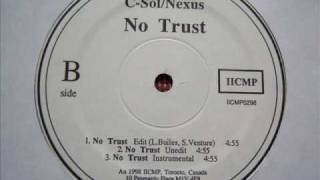 CSol amp Nexus  I Just Rhyme  No Trust [upl. by Steddman832]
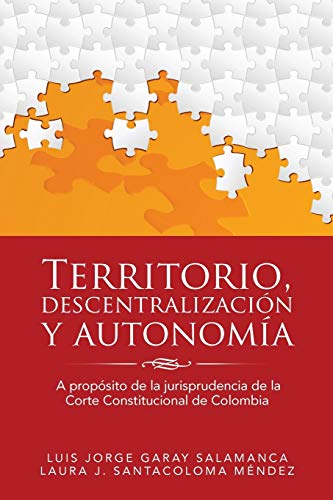 Territorio, descentralizacion y autonomia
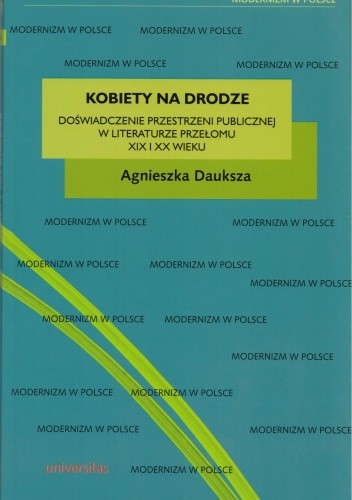 Kobiety na drodze. Doświadczenie przestrzeni publicznej w literaturze przełomu XIX i XX wieku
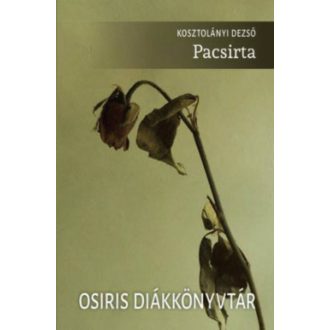 Pacsirta - Osiris diákkönyvtár (Kosztolányi Dezső)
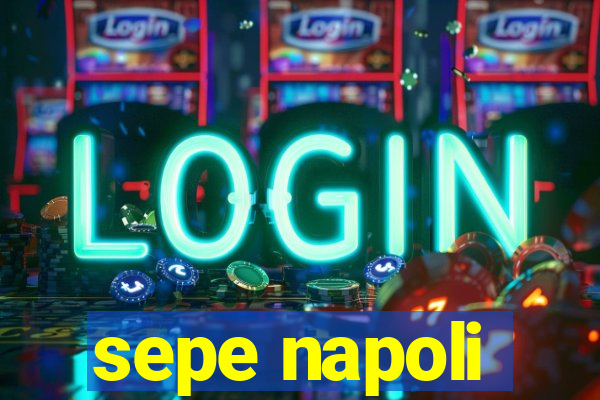 sepe napoli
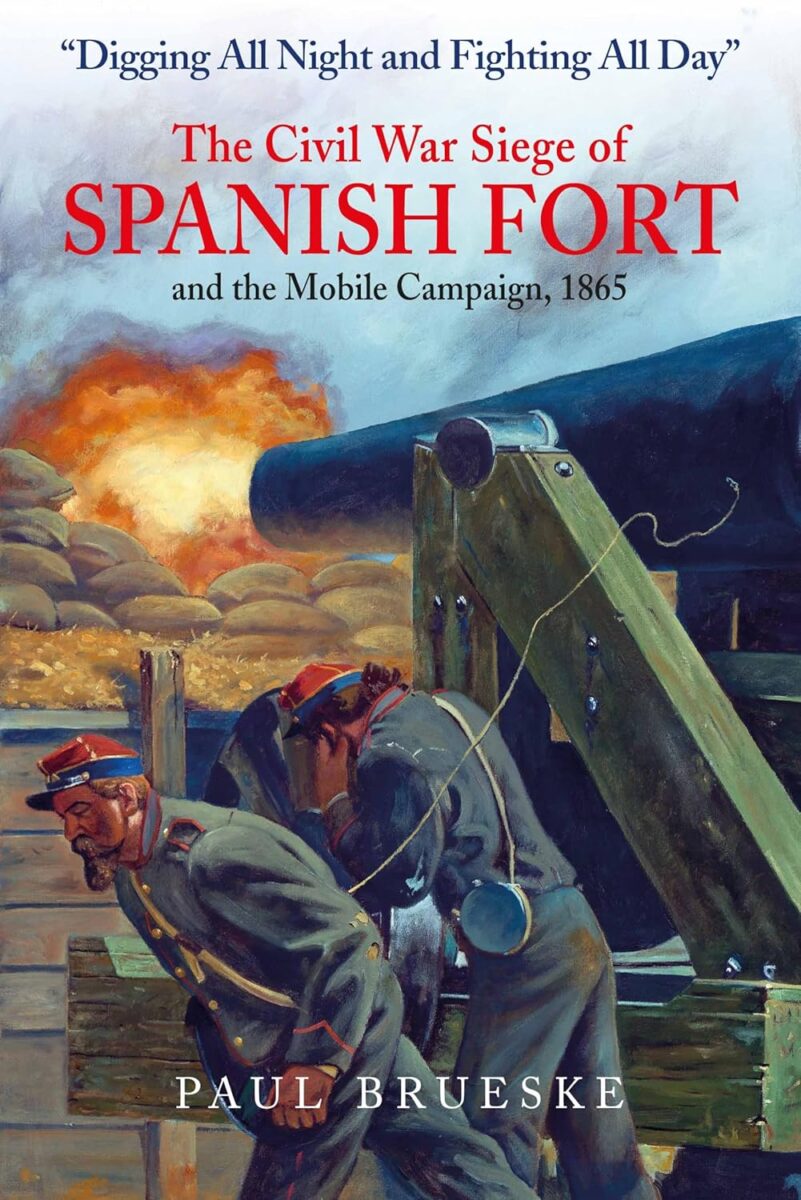 “Digging All Night and Fighting All Day”: The Civil War Siege of Spanish Fort and the Mobile Bay Campaign, 1865 by Paul Brueske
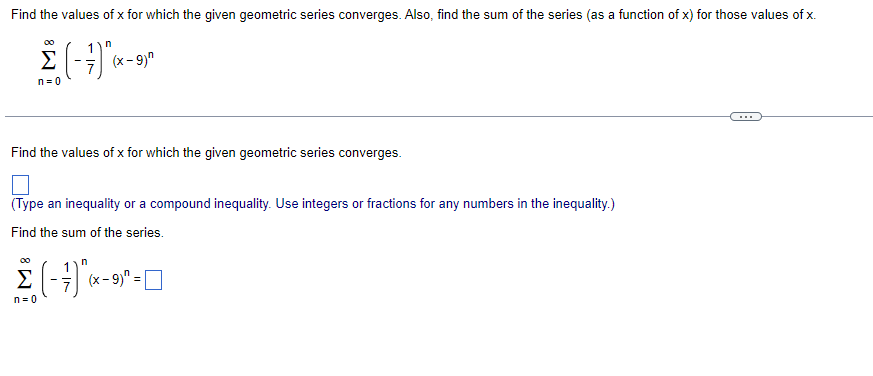 Find the values of x for which the given geometric series converges. Also, find the sum of the series (as a function of x) for those values of x.
00
Σ
(x- 9)"
n = 0
Find the values of x for which the given geometric series converges.
(Type an inequality or a compound inequality. Use integers or fractions for any numbers in the inequality.)
Find the sum of the series.
00
1
Σ
(x - 9)
n= 0
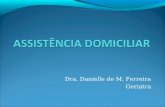 Dra. Danielle de M. Ferreira Geriatra. Assistência Domiciliar A assistência domiciliar vem demonstrando ser a nova fronteira aos serviços de saúde. Embora.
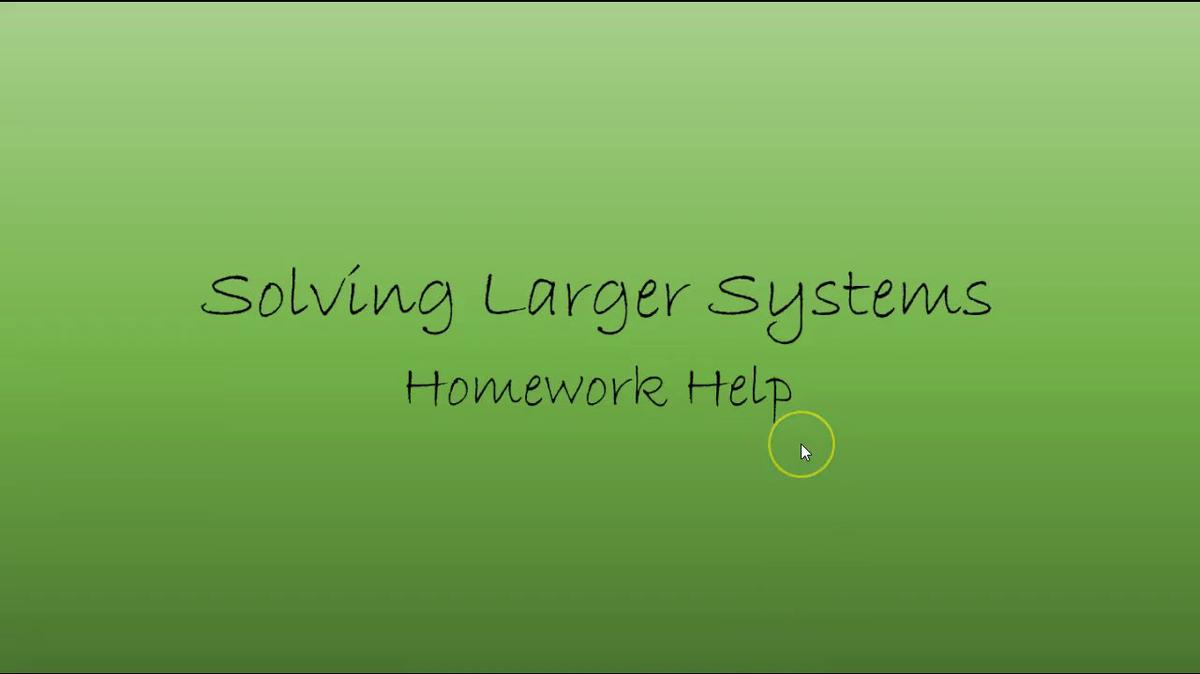 Precalc Solving Larger Systems Homework Help.mp4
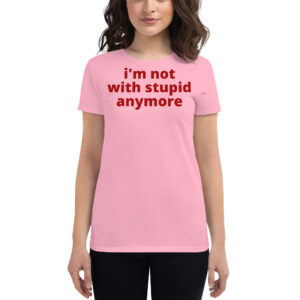 I'm Not With Stupid Anymore Robbye Bentley t-shirt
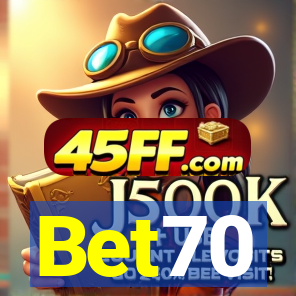 Bet70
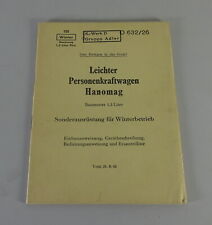 Betriebsanleitung Winterbetrieb Wehrmacht Hanomag 1,3 Liter mit 32PS von 08/1942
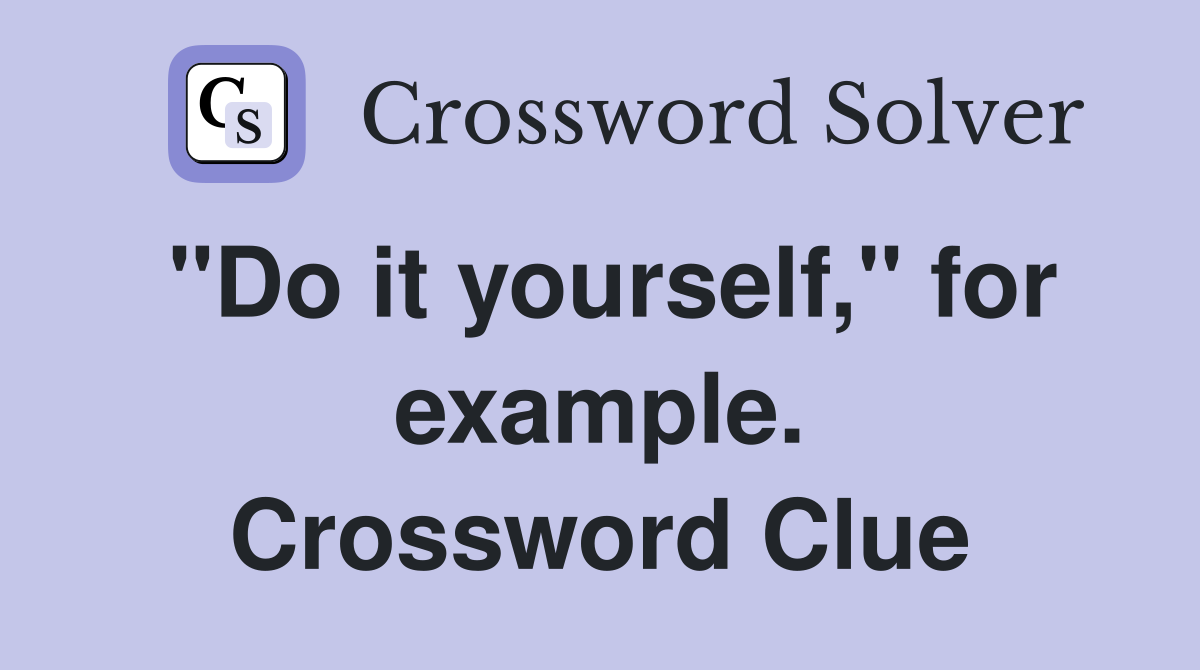 "Do it yourself," for example. Crossword Clue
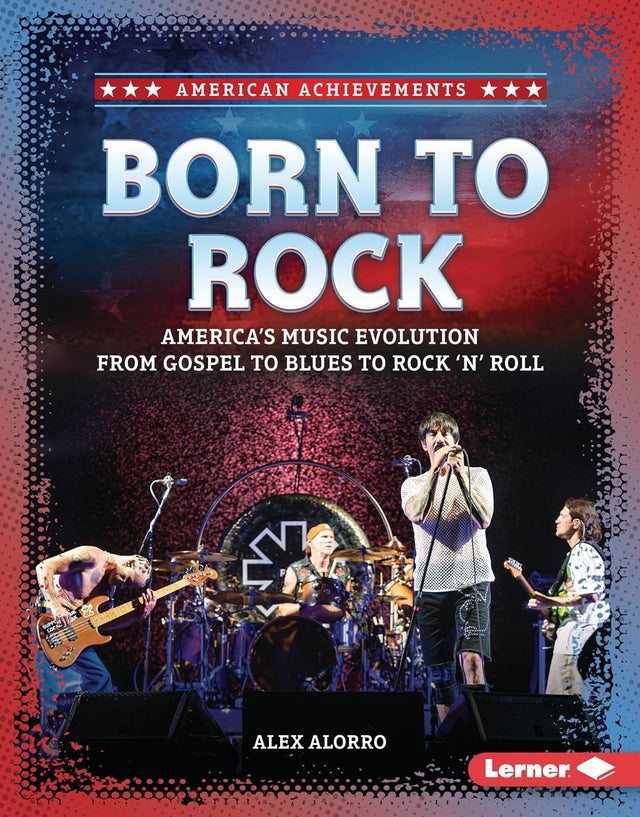 Born to Rock: America's Music Evolution from Gospel to Blues to Rock 'n' Roll (American Achievements)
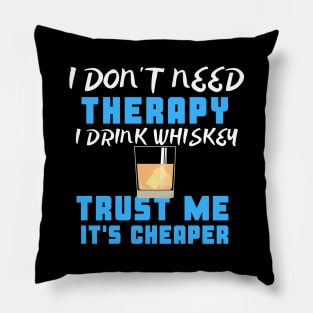 I Don't Need Therapy I Drink Whiskey Trust Me It's Cheaper Pillow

___

• [What is required]
Reproduce every line of the entries above character for character, but leave the pictures out.

• [Result of the exercise]
 CSol amp Nexus  I Just Rhyme  No Trust [upl. by Steddman832]
 Territorio, descentralizacion y autonomia
 Kobiety na drodze. Doświadczenie przestrzeni publicznej w literaturze przełomu XIX i XX wieku
 Pacsirta - Osiris diákkönyvtár (Kosztolányi Dezső)
 sepe napoli
 “Digging All Night and Fighting All Day”: The Civil War Siege of Spanish Fort and the Mobile Bay Campaign, 1865 by Paul Brueske
 Find the values of x for which the given geometric series converges. Also, find the sum of the series (as a function of x) for those values of x.
00
Σ
(x- 9)"
n = 0
Find the values of x for which the given geometric series converges.
(Type an inequality or a compound inequality. Use integers or fractions for any numbers in the inequality.)
Find the sum of the series.
00
1
Σ
(x - 9)
n= 0
 Dra. Danielle de M. Ferreira Geriatra. Assistência Domiciliar A assistência domiciliar vem demonstrando ser a nova fronteira aos serviços de saúde. Embora.
 Precalc Solving Larger Systems Homework Help.mp4
 I'm Not With Stupid Anymore Robbye Bentley t-shirt
 Bet70
 Betriebsanleitung Winterbetrieb Wehrmacht Hanomag 1,3 Liter mit 32PS von 08/1942
 "Do it yourself," for example. Crossword Clue
 Born to Rock: America's Music Evolution from Gospel to Blues to Rock 'n' Roll (American Achievements)
 I Don't Need Therapy I Drink Whiskey Trust Me It's Cheaper Pillow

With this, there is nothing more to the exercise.